S1P inhibitors, like JAK inhibitors, are oral. This is also another exciting area for us to be evolving into as we think about the future of IBD therapies, including effective safe oral alternatives for our patients.
With all of these new and exciting compounds under development and hopefully seeing regulatory approval in the next few years, we're going to be increasingly faced with questions about how do we choose which drug to give which patient and at which time?
In addition to the robust clinical trial development of multiple different drugs, we also have a lot of research going on into the appropriate ways of positioning therapies, one against the other.
Unfortunately there's still quite a lack of head‑to‑head trials in inflammatory bowel disease, but more head‑to‑head trials are currently ongoing, as well as comparative effectiveness research, which will allow us to see clues as to how to best position therapies one against the other.
We're already learning and seeing that certain classes of drugs may be more effective when used early on or before other classes of medications. We talked about some of these advances in some of our advanced understanding.
Finally, to leave you off with the concept of the paradigm of treatment, which has evolved into one of what we call a treat‑to‑target approach. This treat‑to‑target approach really reflects, no matter which medication we're using for our patients, to always have that target in mind.

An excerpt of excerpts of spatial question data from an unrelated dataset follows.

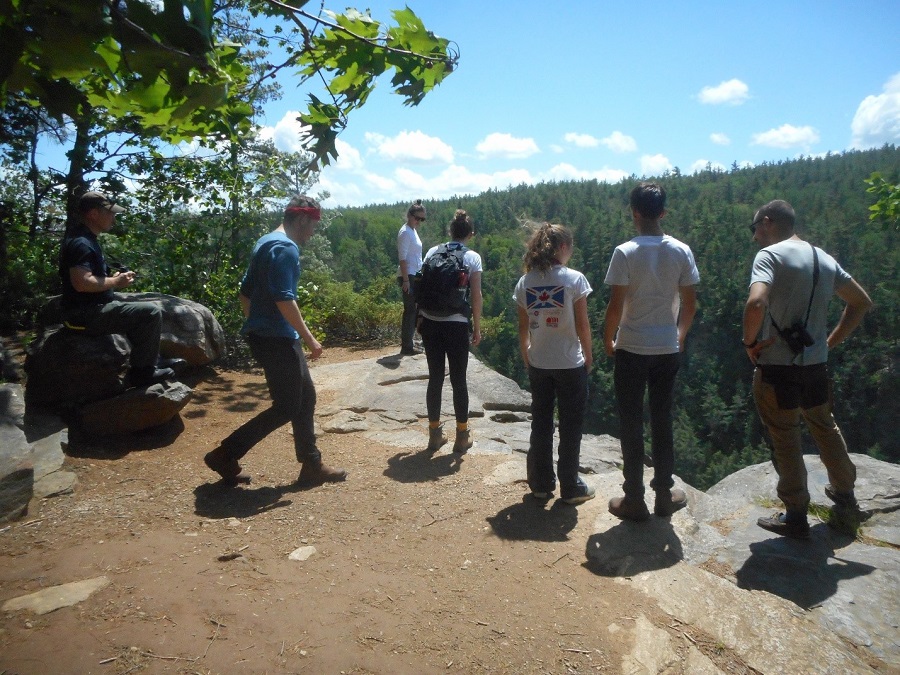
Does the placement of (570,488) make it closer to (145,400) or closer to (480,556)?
(480,556)

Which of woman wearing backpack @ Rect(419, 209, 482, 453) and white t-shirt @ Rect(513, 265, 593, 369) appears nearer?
white t-shirt @ Rect(513, 265, 593, 369)

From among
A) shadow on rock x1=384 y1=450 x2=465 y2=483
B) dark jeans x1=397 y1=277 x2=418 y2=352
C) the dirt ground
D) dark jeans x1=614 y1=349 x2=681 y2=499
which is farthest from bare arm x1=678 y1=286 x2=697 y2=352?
dark jeans x1=397 y1=277 x2=418 y2=352

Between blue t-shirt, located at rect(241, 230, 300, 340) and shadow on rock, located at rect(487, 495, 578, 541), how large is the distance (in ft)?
5.50

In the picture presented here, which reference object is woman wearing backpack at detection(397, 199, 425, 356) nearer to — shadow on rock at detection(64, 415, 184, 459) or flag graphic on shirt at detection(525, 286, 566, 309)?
shadow on rock at detection(64, 415, 184, 459)

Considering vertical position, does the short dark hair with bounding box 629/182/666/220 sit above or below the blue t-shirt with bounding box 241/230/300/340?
above

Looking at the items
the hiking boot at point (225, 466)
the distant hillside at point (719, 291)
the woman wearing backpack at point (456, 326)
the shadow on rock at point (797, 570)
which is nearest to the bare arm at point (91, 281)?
the hiking boot at point (225, 466)

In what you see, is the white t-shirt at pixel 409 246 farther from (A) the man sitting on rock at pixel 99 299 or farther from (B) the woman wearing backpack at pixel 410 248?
(A) the man sitting on rock at pixel 99 299

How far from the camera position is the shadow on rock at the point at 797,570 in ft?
10.6

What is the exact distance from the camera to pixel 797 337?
11.1 ft

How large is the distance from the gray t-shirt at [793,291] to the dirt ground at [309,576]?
145 centimetres

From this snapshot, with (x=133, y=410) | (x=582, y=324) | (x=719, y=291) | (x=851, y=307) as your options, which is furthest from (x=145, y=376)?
(x=719, y=291)

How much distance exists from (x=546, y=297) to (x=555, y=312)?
10cm

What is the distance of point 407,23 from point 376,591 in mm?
2437

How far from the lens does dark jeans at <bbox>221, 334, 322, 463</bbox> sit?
3.88m
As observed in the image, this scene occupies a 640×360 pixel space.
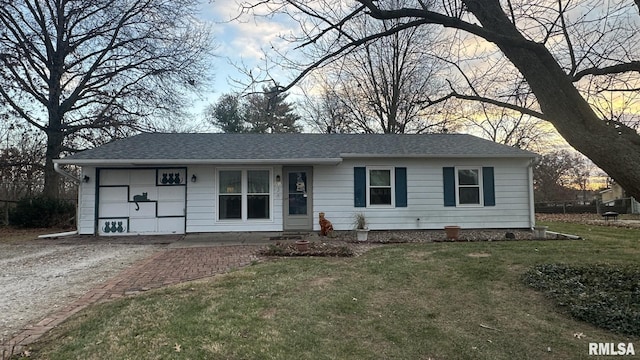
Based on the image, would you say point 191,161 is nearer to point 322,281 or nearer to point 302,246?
point 302,246

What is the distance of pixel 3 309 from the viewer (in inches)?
173

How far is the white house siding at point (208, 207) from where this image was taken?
36.0 ft

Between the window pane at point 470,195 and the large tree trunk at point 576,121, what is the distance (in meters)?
7.89

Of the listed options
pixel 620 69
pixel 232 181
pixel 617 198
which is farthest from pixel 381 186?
pixel 617 198

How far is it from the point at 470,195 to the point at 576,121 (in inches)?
333

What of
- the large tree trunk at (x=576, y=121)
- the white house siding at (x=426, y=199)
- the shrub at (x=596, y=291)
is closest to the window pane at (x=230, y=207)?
the white house siding at (x=426, y=199)

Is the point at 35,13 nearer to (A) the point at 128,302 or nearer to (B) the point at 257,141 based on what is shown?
(B) the point at 257,141

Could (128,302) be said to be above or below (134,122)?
below

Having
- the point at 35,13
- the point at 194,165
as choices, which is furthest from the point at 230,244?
the point at 35,13

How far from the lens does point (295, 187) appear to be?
445 inches

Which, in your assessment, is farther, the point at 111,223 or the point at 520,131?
the point at 520,131

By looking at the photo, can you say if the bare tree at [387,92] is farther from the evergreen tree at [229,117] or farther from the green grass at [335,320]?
the green grass at [335,320]

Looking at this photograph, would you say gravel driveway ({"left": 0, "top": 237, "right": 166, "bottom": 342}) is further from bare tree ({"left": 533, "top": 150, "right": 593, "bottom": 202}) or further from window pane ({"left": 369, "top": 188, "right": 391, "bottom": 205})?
bare tree ({"left": 533, "top": 150, "right": 593, "bottom": 202})

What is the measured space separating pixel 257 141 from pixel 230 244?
481 cm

Because if we are able to identify the target, and then measure whether that target has been achieved in our patients, we will then be able to appropriately optimize or switch therapies in order to get the patients on the more effective, more safe option for them, regardless of which treatment we start out with.
With the exciting developments in clinical trials, as well as the very interesting and ongoing active comparative effectiveness research that is ongoing, the future of IBD treatment over the next few years is likely to be very different than the landscape we currently have available to us today, and the future is bright.